I need to catch up with this discussion, but I know that both @tedsuo and @svrnm expressed concerns about the name last week. I like @lmolkova's suggestions, having a slight preference for Instrumentation Development Experience, followed by Instrumentation Experience.

Could @tedsuo and @svrnm post their concerns in this PR so we're not playing telephone then?

svrnm commented 2 months ago

I need to catch up with this discussion, but I know that both @tedsuo and @svrnm expressed concerns about the name last week. I like @lmolkova's suggestions, having a slight preference for Instrumentation Development Experience, followed by Instrumentation Experience.

Could @tedsuo and @svrnm post their concerns in this PR so we're not playing telephone then?

Apologies for not coming back on this issue earlier, I was at KCD Munich and had some other things to follow up with.

I do not have a strong concern with it, I just want to make sure that "Developer Experience" how I understand it and what the SIG plans to do is congruent.

A good definition I found for Developer Experience comes from this github blog post:

DevEx refers to the systems, technology, process, and culture that influence the effectiveness of software development. It looks at all components of a developer’s ecosystem—from environment to workflows to tools—and asks how they are contributing to developer productivity, satisfaction, and operational impact.

Another one from the Microsoft Engineering Fundamentals Playbook:

Developer experience refers to how easy or difficult it is for a developer to perform essential tasks needed to implement a change. A positive developer experience would mean these tasks are relatively easy for the team (see measures below).

The essential tasks are identified below.

Build - Verify that changes are free of syntax error and compile. Test - Verify that all automated tests pass. Start - Launch end-to-end to simulate execution in a deployed environment.
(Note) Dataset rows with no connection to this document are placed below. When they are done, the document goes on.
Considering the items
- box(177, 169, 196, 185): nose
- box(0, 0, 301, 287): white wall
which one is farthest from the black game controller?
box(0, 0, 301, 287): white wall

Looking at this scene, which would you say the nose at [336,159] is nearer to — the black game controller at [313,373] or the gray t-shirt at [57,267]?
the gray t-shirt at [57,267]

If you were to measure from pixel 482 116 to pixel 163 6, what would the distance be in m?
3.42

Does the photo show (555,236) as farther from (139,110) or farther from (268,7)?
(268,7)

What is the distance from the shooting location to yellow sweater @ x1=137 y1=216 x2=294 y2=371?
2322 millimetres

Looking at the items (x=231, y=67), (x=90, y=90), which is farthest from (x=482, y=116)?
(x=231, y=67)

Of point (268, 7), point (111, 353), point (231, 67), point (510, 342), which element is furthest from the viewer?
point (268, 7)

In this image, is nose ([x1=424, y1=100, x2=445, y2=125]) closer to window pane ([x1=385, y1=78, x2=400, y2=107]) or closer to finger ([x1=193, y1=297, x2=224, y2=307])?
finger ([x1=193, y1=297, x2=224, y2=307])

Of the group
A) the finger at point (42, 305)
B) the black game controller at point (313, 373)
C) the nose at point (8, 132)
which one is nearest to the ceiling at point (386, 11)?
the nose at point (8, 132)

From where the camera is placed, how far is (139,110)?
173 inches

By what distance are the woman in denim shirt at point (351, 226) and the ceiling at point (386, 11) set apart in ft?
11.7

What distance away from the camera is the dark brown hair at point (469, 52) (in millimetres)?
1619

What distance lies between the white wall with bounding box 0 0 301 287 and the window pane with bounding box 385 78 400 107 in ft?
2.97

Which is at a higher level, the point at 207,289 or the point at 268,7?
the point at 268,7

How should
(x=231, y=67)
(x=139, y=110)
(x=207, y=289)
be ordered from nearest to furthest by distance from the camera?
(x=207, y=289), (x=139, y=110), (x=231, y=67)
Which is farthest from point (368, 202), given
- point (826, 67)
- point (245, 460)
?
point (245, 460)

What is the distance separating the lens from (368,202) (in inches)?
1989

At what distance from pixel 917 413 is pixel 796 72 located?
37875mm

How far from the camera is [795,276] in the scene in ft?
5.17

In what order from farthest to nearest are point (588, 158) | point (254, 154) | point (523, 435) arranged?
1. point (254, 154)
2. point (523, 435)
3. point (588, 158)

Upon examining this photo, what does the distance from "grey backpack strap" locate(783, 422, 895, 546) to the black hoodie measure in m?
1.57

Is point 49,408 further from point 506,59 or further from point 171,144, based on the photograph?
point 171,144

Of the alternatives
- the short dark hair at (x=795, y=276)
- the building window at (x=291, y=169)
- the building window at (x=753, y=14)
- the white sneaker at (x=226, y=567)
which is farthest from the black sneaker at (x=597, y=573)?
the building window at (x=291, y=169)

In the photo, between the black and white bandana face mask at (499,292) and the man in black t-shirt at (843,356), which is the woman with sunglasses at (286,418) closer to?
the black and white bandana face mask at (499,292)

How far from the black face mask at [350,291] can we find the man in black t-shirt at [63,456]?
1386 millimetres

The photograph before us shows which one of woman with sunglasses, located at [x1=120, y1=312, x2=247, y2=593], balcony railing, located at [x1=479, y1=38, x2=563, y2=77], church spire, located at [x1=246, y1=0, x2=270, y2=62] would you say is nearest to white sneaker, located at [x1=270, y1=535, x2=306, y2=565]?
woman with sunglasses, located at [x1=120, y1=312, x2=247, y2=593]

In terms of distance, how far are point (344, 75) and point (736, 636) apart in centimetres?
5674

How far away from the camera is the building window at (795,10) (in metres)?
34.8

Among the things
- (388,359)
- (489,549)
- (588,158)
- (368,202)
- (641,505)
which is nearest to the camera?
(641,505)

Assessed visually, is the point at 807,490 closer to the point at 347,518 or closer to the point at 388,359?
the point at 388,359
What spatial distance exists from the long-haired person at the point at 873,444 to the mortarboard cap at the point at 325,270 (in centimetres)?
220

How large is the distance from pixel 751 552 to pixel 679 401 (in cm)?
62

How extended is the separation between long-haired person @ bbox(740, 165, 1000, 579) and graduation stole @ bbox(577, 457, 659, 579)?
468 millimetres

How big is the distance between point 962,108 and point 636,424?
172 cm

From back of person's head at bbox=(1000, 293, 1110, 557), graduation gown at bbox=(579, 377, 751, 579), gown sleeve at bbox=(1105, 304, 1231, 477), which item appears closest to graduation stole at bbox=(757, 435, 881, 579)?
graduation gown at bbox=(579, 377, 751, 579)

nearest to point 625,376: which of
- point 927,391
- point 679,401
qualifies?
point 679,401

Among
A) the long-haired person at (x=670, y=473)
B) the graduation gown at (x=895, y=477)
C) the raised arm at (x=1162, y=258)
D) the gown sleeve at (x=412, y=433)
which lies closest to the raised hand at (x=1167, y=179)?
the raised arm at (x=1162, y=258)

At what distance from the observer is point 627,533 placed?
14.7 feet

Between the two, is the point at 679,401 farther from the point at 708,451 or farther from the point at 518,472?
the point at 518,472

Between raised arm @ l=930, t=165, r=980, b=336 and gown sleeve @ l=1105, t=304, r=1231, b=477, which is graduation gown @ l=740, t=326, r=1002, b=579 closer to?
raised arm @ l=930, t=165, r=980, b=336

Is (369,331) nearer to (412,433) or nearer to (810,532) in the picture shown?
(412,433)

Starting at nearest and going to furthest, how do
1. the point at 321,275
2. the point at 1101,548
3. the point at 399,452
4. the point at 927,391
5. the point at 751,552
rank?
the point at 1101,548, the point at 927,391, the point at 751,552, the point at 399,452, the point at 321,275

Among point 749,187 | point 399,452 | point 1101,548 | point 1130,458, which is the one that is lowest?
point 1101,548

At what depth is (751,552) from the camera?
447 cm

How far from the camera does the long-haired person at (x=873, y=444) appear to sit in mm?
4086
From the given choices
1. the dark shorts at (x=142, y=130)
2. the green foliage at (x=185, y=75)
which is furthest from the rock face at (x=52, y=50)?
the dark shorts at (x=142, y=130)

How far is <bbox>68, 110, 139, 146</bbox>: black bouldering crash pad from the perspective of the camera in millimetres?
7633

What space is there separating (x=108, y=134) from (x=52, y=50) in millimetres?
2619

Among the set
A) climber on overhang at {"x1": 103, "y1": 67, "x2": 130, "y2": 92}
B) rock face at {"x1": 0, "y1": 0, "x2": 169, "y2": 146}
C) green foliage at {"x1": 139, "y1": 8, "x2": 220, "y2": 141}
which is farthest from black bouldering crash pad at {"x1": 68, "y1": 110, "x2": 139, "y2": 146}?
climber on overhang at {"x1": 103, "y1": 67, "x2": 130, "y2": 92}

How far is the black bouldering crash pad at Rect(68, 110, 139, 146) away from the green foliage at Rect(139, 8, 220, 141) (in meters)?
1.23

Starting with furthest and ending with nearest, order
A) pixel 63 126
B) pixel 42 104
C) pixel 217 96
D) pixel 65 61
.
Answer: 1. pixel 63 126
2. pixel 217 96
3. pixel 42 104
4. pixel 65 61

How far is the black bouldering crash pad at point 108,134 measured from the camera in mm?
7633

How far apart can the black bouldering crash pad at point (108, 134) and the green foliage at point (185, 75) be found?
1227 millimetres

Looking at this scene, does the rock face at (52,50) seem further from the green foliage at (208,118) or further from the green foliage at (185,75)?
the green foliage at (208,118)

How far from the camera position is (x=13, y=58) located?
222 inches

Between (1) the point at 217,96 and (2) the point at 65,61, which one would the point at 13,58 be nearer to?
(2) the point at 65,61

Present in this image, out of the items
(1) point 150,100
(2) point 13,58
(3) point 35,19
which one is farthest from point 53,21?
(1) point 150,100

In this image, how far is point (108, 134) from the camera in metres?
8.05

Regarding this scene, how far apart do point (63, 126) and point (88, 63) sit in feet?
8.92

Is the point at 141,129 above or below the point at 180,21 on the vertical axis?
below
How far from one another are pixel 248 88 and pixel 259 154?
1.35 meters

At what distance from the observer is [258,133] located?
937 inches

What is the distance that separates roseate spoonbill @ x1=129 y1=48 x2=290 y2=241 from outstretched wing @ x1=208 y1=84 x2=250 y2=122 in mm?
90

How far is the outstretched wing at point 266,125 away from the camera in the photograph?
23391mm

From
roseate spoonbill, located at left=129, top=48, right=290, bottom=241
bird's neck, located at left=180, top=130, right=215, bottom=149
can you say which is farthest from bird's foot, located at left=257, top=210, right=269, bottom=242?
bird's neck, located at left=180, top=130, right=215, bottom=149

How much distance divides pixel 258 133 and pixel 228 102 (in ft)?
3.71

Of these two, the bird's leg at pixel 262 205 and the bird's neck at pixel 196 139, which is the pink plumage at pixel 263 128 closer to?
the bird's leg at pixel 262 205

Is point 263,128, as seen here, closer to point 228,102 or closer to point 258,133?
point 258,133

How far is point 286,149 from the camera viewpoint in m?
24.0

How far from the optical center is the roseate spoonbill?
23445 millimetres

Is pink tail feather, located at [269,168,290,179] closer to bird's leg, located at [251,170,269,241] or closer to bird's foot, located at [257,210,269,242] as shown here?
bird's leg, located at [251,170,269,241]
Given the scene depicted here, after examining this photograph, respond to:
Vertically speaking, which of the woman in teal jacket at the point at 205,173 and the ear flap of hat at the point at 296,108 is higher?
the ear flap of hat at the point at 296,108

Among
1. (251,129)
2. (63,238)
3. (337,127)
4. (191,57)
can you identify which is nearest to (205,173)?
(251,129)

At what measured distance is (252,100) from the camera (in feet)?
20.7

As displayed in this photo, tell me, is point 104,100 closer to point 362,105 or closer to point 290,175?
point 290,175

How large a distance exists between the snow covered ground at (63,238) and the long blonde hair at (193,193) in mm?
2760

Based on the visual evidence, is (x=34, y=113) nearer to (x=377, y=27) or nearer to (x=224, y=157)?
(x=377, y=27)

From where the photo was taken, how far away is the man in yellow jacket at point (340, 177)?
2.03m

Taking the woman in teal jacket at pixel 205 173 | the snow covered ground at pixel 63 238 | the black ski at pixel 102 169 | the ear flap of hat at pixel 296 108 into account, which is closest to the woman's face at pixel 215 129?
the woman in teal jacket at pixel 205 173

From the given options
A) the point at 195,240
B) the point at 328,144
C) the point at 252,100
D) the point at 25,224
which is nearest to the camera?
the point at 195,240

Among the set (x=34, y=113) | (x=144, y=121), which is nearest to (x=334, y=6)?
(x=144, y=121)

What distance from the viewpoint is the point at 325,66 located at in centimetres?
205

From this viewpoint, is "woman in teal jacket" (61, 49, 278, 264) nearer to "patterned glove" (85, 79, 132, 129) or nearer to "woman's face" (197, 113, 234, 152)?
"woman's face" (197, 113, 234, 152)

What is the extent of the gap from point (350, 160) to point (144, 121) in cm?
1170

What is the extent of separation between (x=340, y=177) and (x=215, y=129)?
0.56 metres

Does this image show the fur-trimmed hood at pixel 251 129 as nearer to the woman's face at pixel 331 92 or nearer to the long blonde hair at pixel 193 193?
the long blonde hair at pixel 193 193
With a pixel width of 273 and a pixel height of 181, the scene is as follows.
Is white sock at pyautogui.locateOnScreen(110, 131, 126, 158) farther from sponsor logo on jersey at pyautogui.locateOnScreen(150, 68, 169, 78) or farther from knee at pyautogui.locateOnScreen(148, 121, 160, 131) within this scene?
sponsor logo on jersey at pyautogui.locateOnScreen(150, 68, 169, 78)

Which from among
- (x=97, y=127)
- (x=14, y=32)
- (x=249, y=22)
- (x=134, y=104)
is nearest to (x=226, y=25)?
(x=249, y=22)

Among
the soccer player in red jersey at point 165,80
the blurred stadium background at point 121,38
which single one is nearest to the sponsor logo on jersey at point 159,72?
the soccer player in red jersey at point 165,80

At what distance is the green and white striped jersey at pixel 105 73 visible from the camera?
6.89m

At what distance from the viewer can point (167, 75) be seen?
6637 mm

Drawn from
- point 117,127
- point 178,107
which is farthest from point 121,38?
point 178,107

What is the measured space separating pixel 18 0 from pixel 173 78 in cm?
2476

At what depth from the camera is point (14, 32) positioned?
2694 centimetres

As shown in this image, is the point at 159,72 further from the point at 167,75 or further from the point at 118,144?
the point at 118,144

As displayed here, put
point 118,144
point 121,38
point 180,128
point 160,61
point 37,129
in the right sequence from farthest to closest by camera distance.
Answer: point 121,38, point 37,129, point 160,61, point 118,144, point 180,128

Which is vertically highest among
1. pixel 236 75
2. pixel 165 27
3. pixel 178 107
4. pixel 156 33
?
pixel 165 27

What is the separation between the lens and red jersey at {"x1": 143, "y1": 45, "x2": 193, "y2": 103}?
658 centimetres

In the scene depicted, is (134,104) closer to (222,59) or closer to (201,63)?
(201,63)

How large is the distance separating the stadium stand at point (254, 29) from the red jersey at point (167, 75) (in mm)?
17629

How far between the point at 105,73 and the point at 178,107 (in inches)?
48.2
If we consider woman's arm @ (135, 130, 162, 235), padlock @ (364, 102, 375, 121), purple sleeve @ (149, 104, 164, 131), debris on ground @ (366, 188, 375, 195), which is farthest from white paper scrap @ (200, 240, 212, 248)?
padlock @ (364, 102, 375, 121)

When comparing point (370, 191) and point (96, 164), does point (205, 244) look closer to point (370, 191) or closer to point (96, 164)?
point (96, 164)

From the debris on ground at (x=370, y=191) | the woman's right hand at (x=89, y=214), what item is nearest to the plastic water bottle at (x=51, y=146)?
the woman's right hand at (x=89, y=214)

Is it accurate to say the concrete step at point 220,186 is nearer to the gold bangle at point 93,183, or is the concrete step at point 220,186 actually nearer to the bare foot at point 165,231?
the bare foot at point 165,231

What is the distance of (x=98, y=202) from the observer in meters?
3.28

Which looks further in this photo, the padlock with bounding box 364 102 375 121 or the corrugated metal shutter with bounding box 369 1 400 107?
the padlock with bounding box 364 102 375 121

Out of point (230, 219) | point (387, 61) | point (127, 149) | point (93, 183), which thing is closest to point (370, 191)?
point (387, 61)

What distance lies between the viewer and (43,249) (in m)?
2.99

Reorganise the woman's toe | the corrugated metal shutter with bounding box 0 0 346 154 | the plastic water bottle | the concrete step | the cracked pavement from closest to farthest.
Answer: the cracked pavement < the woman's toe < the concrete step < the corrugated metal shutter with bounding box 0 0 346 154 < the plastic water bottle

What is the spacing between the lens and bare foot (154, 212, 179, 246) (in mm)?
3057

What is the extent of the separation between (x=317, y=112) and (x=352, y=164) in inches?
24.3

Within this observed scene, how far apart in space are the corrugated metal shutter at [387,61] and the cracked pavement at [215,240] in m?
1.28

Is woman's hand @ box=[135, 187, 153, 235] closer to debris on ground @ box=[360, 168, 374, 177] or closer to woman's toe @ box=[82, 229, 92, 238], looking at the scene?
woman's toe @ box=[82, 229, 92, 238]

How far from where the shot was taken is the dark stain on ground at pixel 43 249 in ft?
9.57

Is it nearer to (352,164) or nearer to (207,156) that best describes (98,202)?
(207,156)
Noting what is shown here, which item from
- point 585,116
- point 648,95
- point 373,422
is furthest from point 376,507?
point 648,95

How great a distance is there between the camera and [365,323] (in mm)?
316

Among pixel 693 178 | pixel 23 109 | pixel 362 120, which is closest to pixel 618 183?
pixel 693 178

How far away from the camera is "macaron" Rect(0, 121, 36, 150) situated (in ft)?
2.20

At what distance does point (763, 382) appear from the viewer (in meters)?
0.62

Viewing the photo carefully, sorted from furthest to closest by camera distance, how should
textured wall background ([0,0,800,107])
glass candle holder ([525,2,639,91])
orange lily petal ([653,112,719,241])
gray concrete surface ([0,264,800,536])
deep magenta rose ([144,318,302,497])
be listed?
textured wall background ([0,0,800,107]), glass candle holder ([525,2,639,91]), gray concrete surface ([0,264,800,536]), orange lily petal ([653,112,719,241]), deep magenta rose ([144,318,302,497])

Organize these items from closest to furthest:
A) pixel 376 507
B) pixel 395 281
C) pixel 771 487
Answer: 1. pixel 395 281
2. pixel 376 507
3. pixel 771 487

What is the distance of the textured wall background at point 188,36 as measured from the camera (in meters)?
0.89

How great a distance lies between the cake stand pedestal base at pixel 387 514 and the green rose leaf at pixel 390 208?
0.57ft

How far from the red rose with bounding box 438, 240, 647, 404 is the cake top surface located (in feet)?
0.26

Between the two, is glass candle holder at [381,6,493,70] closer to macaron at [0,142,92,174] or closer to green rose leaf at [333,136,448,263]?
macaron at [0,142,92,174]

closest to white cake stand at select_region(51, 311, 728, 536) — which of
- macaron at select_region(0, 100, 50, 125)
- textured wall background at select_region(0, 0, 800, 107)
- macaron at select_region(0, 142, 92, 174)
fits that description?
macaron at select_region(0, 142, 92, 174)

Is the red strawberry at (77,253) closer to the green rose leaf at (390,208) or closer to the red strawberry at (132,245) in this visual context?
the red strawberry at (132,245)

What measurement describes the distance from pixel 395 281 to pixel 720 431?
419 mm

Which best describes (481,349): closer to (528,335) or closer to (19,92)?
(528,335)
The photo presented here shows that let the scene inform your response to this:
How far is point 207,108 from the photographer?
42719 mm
Debug - Attach debugger to started solution, set breakpoints, step through code, and inspect variables.

If effort is invested to make these activities as easy as possible, the returns on that effort will increase the longer the project runs, and the larger the team is.

If I read the proposal the focus is on the API/SDK "easy of use" or providing convenience functions to use them:

The first deliverable will be the collection of experience in dealing with developer experience issues by each existing language SIG. This means not only additions to the API/SDK or libraries developed to enhance the experience for users but any that may be planned or are being thought about because of a frequent request from their users.

Based on what people commonly understand under "tools" for developer experience I see the following issue:

Tools is much bigger than what the language APIs/SDKs are doing, and also from the definitions I found and the understand I had, tools people have in mind are IDEs, AI assistance, Automation Tooling for Tests, Helpers for Debugging, maybe even the chair they are sitting on etc. Based on this comment by @samsp-msft and the answer by @austinlparker this seems not to be in scope (initially) and there is the desire to keep the scope small.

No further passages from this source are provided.